**Extracted entries**
____

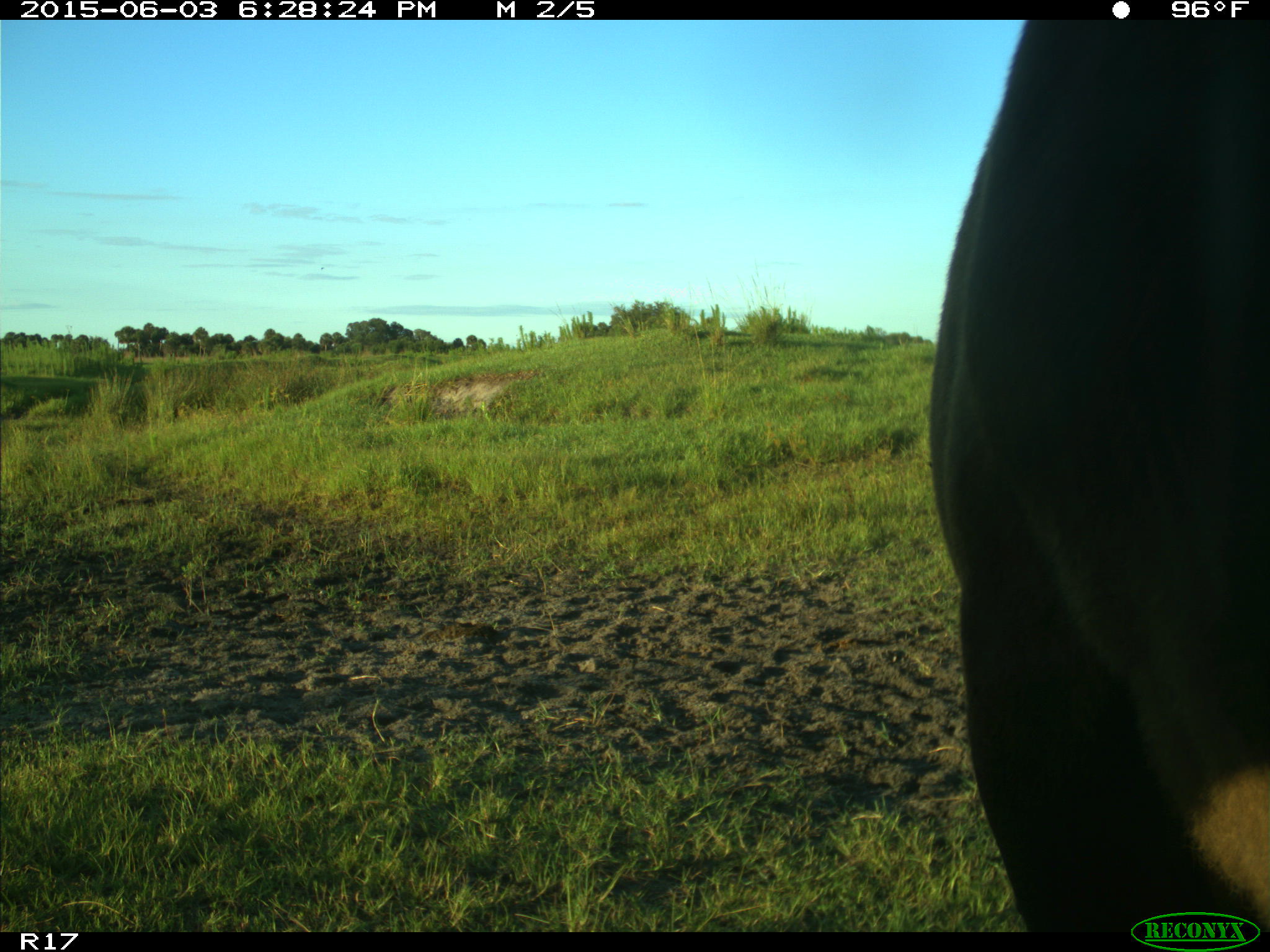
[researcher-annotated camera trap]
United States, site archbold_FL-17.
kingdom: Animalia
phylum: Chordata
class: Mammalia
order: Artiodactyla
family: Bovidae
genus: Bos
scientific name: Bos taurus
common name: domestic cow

____

Write out the material above without changing a word, and skip any picture.

[researcher-annotated camera trap]
United States, site archbold_FL-17.
kingdom: Animalia
phylum: Chordata
class: Mammalia
order: Artiodactyla
family: Bovidae
genus: Bos
scientific name: Bos taurus
common name: domestic cow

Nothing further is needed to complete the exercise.